* Data listing
◇ ◇ ◇ ◇ ◇

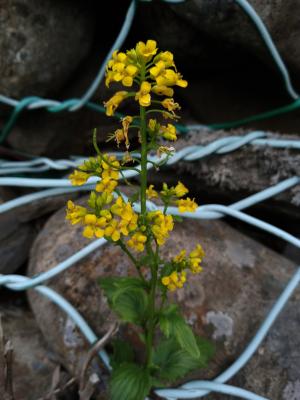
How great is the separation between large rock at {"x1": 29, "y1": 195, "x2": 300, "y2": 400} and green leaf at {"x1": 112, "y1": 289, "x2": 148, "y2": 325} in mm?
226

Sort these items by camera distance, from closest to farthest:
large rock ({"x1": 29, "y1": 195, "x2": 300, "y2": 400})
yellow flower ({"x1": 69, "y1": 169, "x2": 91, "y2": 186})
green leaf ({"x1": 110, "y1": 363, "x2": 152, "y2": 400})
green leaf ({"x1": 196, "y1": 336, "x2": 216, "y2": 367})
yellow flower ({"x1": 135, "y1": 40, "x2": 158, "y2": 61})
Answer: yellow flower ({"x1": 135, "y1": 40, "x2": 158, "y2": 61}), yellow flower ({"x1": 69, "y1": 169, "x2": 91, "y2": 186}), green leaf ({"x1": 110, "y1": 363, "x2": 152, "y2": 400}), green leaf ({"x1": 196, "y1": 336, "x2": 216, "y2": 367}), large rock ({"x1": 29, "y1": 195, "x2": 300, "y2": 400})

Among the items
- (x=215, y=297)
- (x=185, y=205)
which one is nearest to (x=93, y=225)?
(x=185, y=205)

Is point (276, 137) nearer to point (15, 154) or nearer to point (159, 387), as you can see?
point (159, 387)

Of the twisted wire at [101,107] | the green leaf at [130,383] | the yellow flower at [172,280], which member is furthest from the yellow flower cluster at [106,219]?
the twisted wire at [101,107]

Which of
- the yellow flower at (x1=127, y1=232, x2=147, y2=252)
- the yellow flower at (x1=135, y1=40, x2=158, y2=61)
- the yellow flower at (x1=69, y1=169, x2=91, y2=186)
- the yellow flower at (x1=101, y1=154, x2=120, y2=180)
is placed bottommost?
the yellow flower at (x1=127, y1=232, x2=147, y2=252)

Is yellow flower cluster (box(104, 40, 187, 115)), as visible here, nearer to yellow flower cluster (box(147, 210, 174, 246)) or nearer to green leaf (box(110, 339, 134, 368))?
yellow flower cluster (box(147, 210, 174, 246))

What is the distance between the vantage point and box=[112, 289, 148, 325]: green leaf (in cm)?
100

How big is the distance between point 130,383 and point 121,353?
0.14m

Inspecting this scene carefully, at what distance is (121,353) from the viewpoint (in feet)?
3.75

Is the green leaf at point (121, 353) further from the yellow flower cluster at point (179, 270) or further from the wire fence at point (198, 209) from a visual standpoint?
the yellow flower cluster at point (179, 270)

◇ ◇ ◇ ◇ ◇

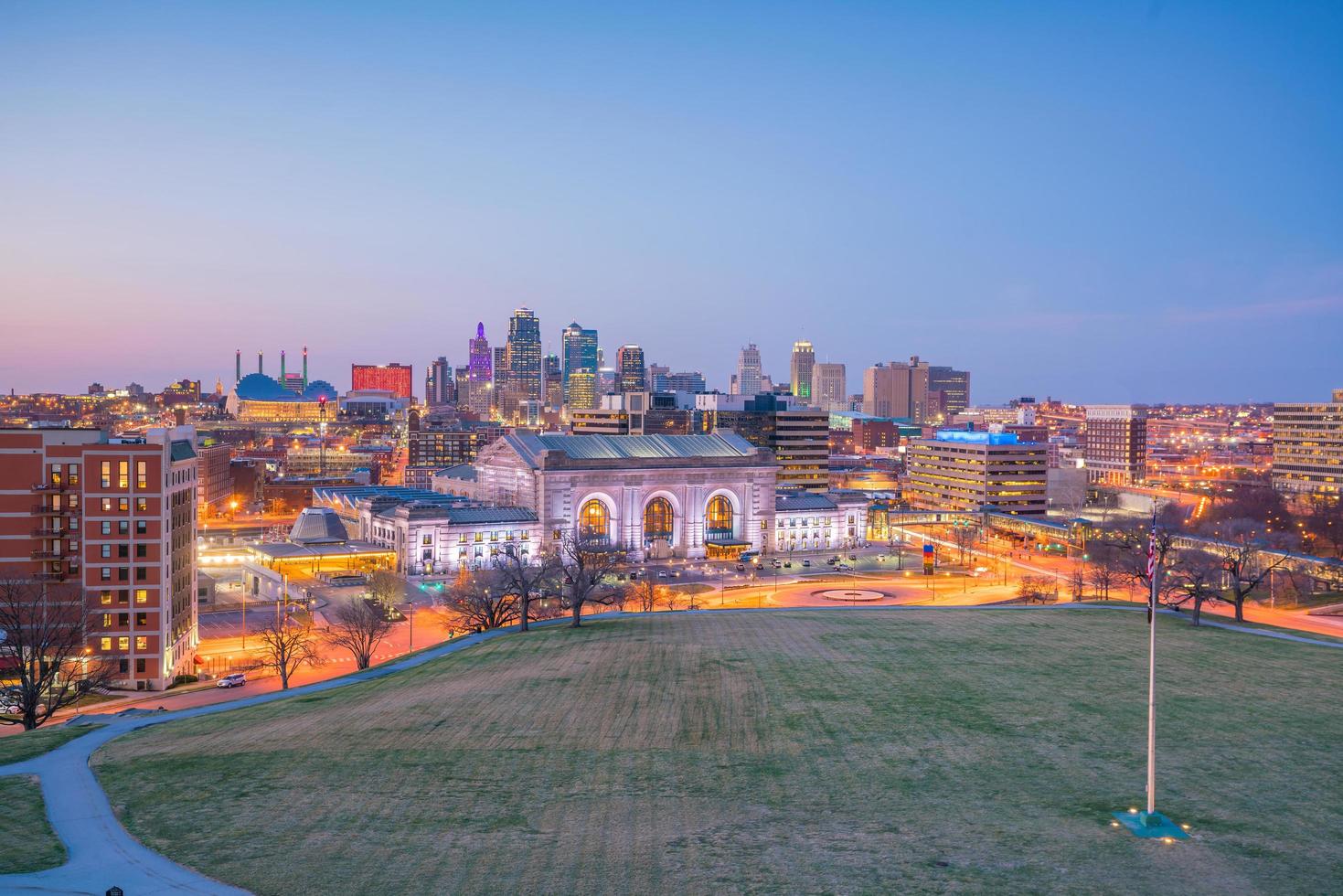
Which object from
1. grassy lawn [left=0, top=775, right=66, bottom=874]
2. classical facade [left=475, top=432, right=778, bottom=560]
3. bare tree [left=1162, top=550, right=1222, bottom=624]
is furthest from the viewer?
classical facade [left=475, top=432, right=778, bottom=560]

◇ ◇ ◇ ◇ ◇

* PROBLEM DESCRIPTION
Extract from the listing every line that contains the word "twisted".

* RESULT
Of the twisted wire at [101,107] | the green leaf at [130,383] | the yellow flower at [172,280], which member is furthest from the yellow flower cluster at [106,219]?
the twisted wire at [101,107]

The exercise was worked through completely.